Fox: What we know. What we don't know. What we need to know

The key issues: So Liam Fox has resigned, but he leaves behind some very awkward questions. Brian Brady looks at the facts, and gaps, so far


The 'adviser'

What we know

Adam Werritty, Liam Fox's best man and former flatmate, posed as the then Defence Secretary's adviser and met him 40 times at the Ministry of Defence and on official visits around the world, despite not being on the payroll.

What we need to know

What was his relationship with Fox? Did he do any work for him or to fund his political objectives? What was his real business? How often did the two men meet outside of the MoD but in the UK? Did Werritty profit from his relationship with the Defence Secretary? Was Fox involved in raising money to fund Werritty's work?



The business links/funders

What we know

Werritty's three directorships with minor companies provide little insight into how he funded his jet-setting lifestyle. But it has emerged he had access to almost £150,000 paid into the account of Pargav Ltd by wealthy right-wing donors. He is not listed on Pargav's official documents.

What we need to know

What was he doing in return for this money? Did his areas of interest coincide with Fox's ministerial duties? Where else does he earn his money? Do similar firms provide funding along the lines of the Pargav arrangement?

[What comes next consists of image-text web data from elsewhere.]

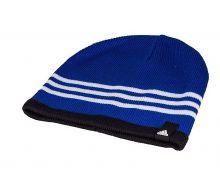 Шапка adidas Tiro 15 Beanie синяя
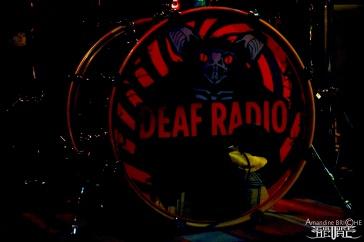 Deaf Radio - Bretour #1 -50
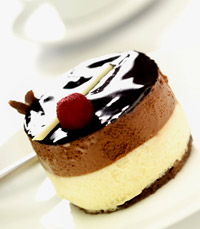 עוגת טריקולד משלוש שכבות שוקולד
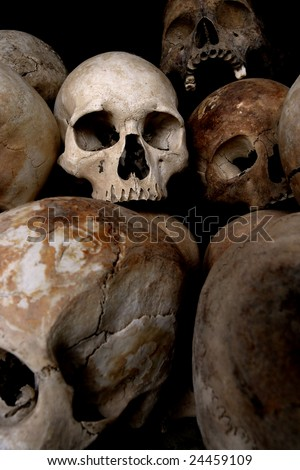 stock photo A pile of skulls from the Killing Fields in Phnom Penh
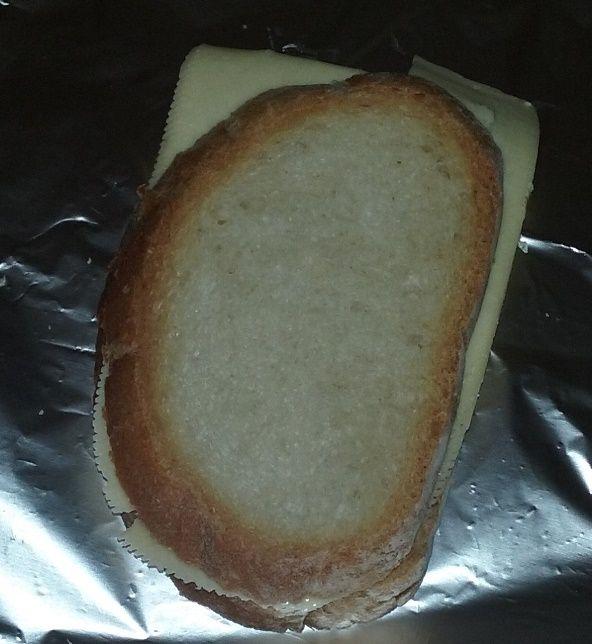 Grillowany chleb z masełkiem ziołowym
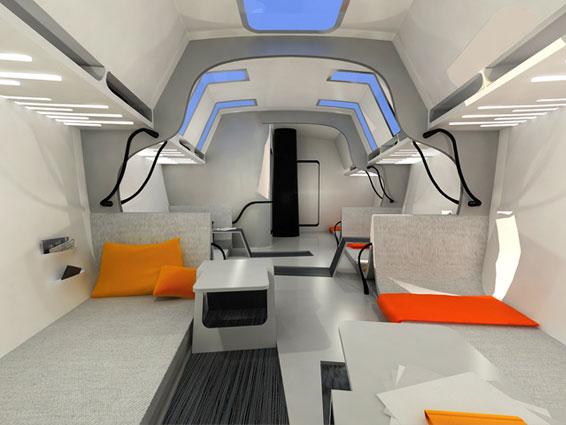 Small Yacht Boat Interiors Car Interior Design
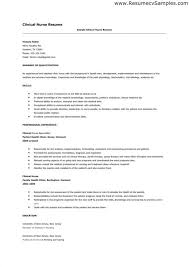 Nursing Resume Examples With Clinical Experience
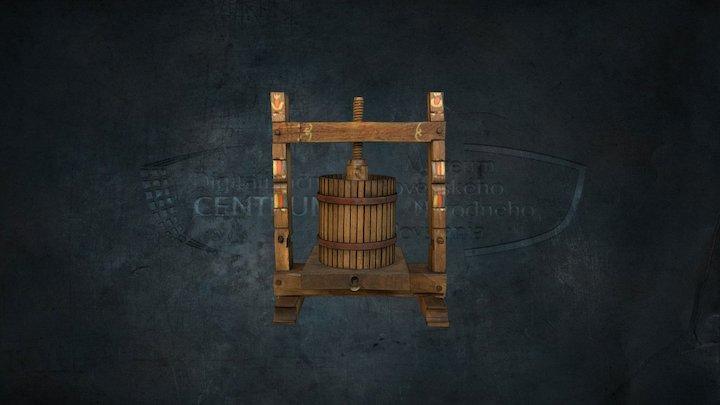 Spindle wine press / Vretenový vinohradnícky lis 3D Model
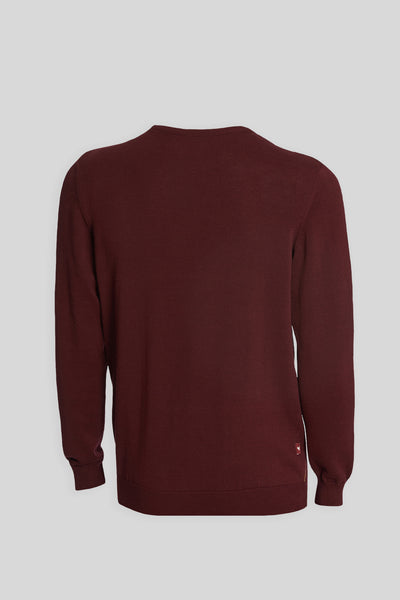 Crew Neck Diamond Patterned Cotton Burgundy Sweater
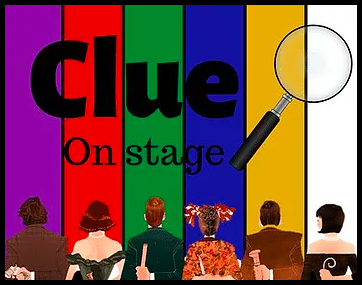 Image for Clue On Stage (High School Edition)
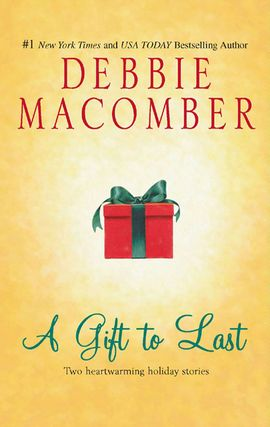 Title details for A Gift to Last: Can This Be Christmas?\Shirley, Goodness and Mercy by Debbie Macomber - Available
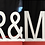 Thumbnail: Giant 'MR & MRS Sign' 3meters by 71 cm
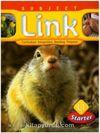 Subject Link Starter L1 with Workbook +MultiROM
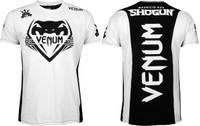 Venum Shogun Team T-shirt White/Black now at www.thejiujitsushop.com   Enjoy Free Shipping from The Jiu Jitsu Shop.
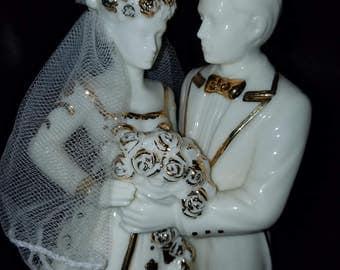 The San Fransico Music Box Wedding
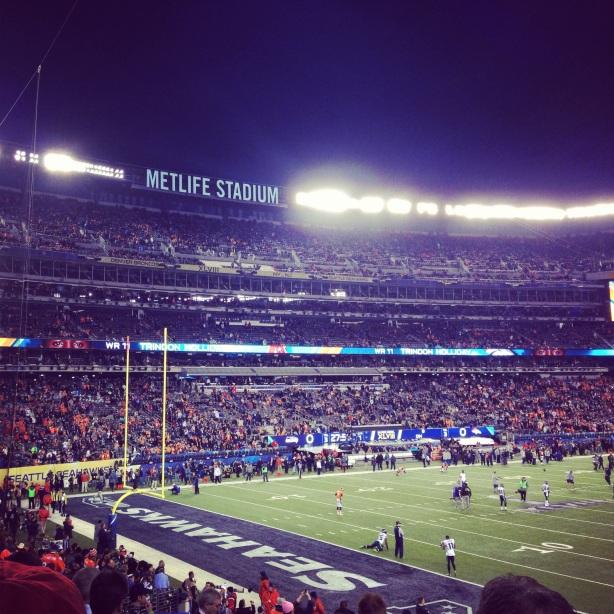 stadium-pregam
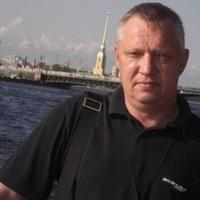Дмитрий Рубцов (rubtsov-d) –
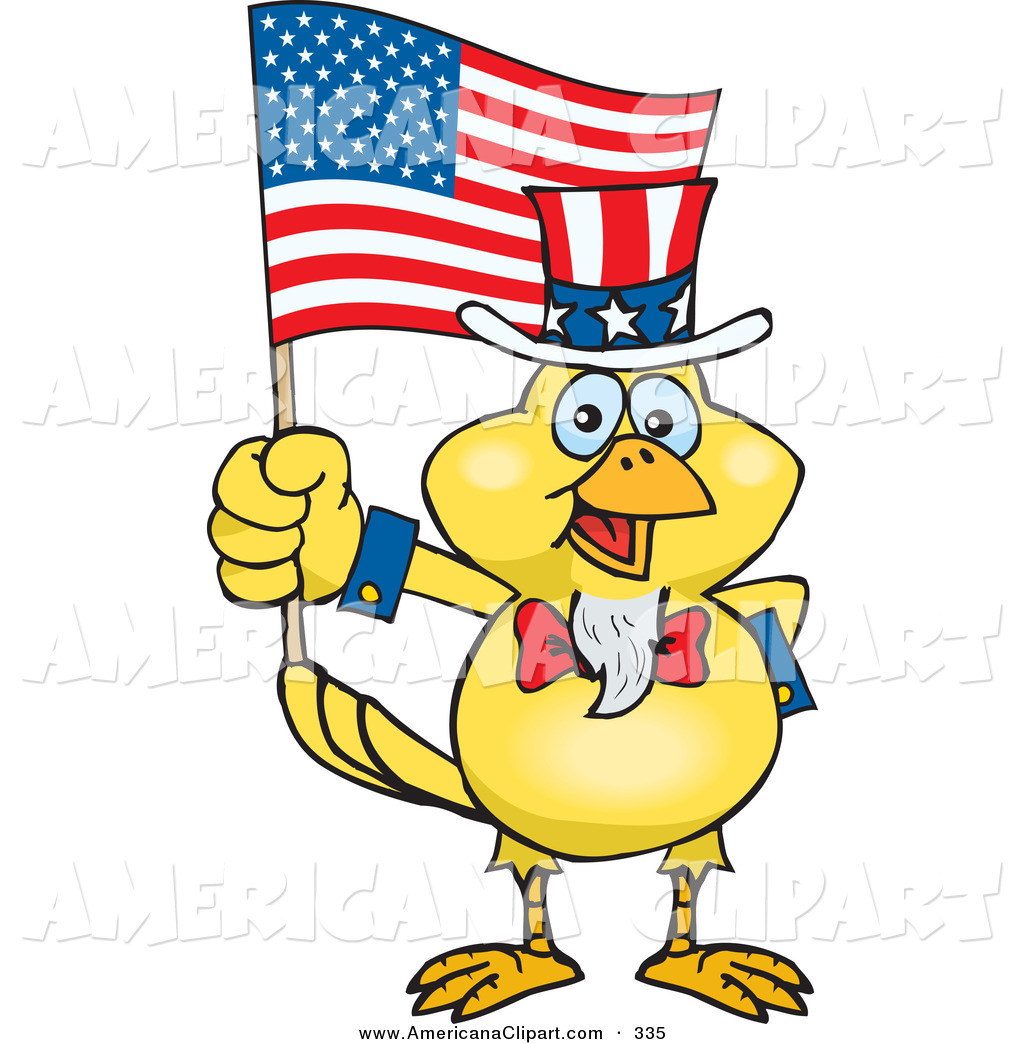 1024x1044 Americana Vector Cartoon Clip Art Of A Patriotic Uncle Sam Canary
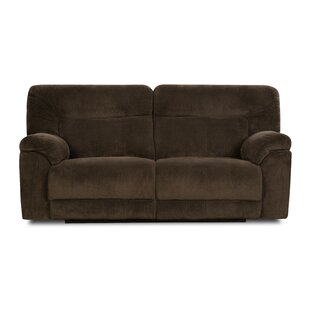 Simmons Upholstery Radcliff Motion Reclining Sofa by Darby Home Co
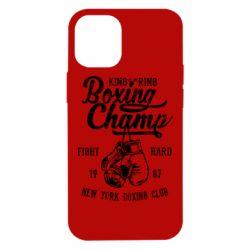 Чохол для iPhone 12 mini Boxing Champ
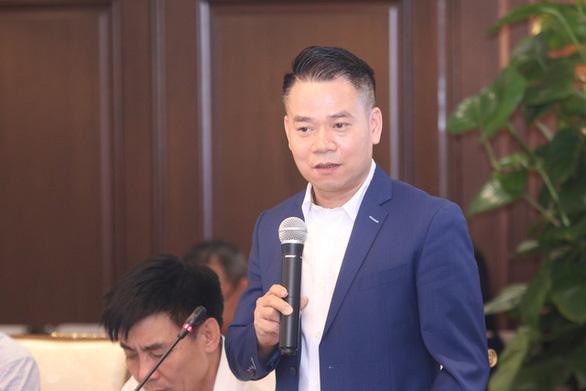 Ông Hoàng Ngọc Huấn được đề cử làm chủ tịch Liên đoàn Bóng chuyền Việt Nam - Ảnh 1.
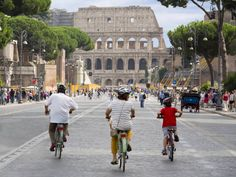 Visiting Rome with kids: gladiators, gardens and gelato #LegatoTravel #TravelTipshttp://www.lonelyplanet.com/interest/family-travel/best-of-family-travel/content/travel-tips-and-articles/visiting-rome-with-kids-gladiators-gardens-and-gelato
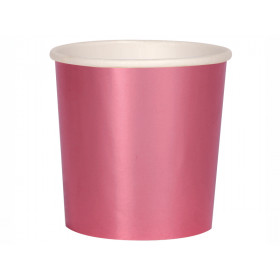 Meri Meri 8 Tumbler Party Cups METALLIC PINK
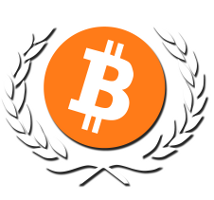 Fichier:Logo-amb-bitcoin-200px.png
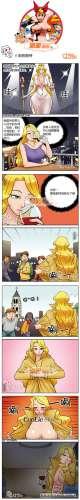 日本邪恶漫画少女欲望漫画h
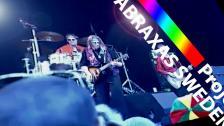 Abraxas baubab2014 promo01 1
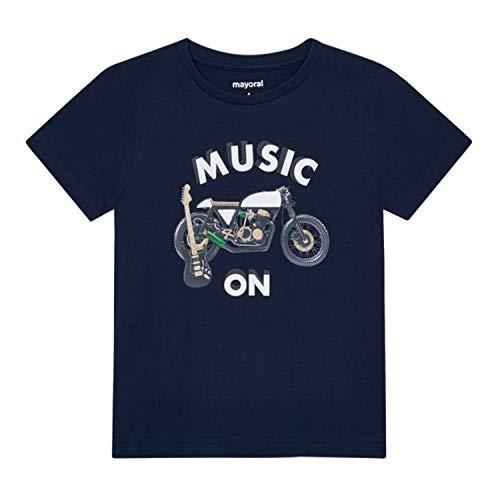 Mayoral - Camiseta de verano para niño, de manga corta, reflectante, Music on Moto, color azul oscuro - 3,049 azul oscuro 116 cm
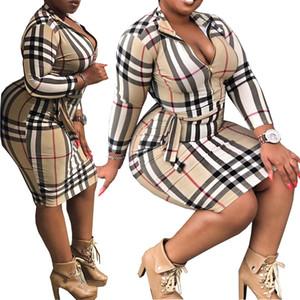 Plus Size Women Fashion Slim Fit Langarm Bodycon Reißverschluss vorn Plaid Printed Midi-Bleistift-Kleid mit Gürtel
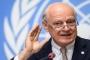 جنيف8 السوري... التفاوض خارج حسابات النظام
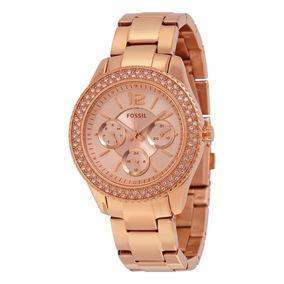 Reloj Fossil Es3590 Dama Analogo Rosa Con Piedras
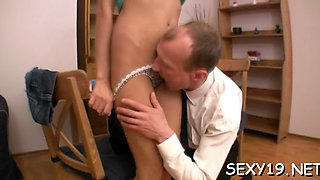 cumshot les from old teacher clip feature 1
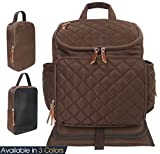 Quilted Diaper Bag Backpack Baby Nappy Bags Outdoor Portable Set with Nursing Pad, Stroller Straps, Wet Bag, Thermal Insulatd Bag&Pocket(Brown)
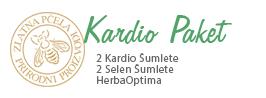 kardio paket, Protehna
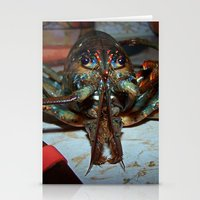 lobster Stationery Cards featuring Lobster by DanByTheSea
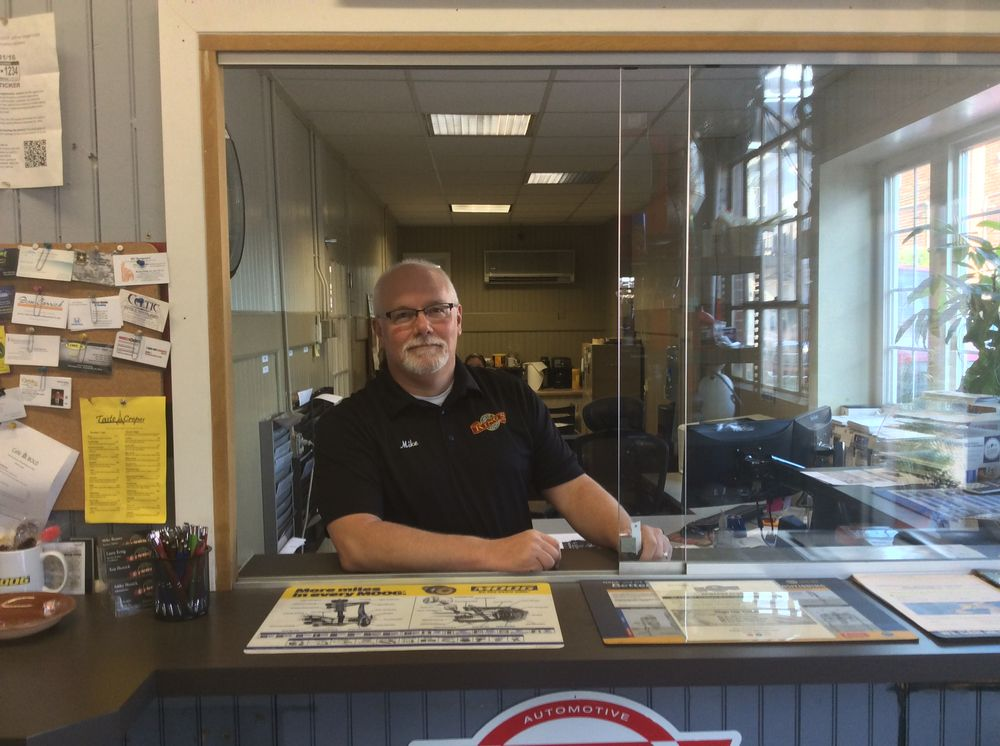 King's Auto Repair: 732 Penn Ave, West Reading, PA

Werritty's influence behind the scenes

What we know

Werritty's meetings with Fox included a dinner in Florida with US General John R Allen, before he became commander of Nato forces in Afghanistan. But further events, including a lavish dinner in Washington last year hosted by the US branch of the Atlantic Bridge charity, were not declared. He also had access to Fox's ministerial diary.

What we need to know

Why was Werritty allowed such access and did he profit from it? Are there more undeclared meetings and who were they with? Why was he shown the diary and did he observe strict secrecy over its contents?



Other aides

What we know

Fox faced questions last year over his decision to install Luke Coffey, a former US army captain, in the MoD as his special adviser. He subsequently angered the military when he forced through the appointment of Lieutenant-Colonel Graham Livesey as a second military assistant in his private office. He also took advice from US defence lobbyist John Falk, whose job was to help military companies win contracts.

What we need to know

Did his range of unconventional advisers affect his judgement on key decisions? Was Fox unduly affected by the influence of sectional interests, including lobbyists and consultants?



The charity

What we know

Fox set up the Atlantic Bridge charity to strengthen the "special relationship" in 1997. It was later run by Werritty, from the MP's parliamentary office. It was recently dissolved by its trustees after criticism by the Charity Commission. The commission said it does not know what happened to the £36,000 left in the organisation's accounts.

What we need to know

What was Atlantic Bridge for – was it really a charity or a talking-shop for right-wingers in the UK and US? What work did Werritty do for the organisation? What has happened to the money in its accounts when the charity was dissolved?



Sri Lanka

What we know

Fox set up, with Werritty, the Sri Lanka Development Trust to fund post-conflict and redevelopment in the country after the civil war. Fox and Werritty met in Sri Lanka in July this year, when the then Defence Secretary held talks with the president and senior ministers. But the trust is not registered as a charity or a company in the UK.

What we need to know

What was Werritty doing in Sri Lanka? What does the trust do? Who works for it and who funds it? Is its work in line with UK foreign-policy objectives?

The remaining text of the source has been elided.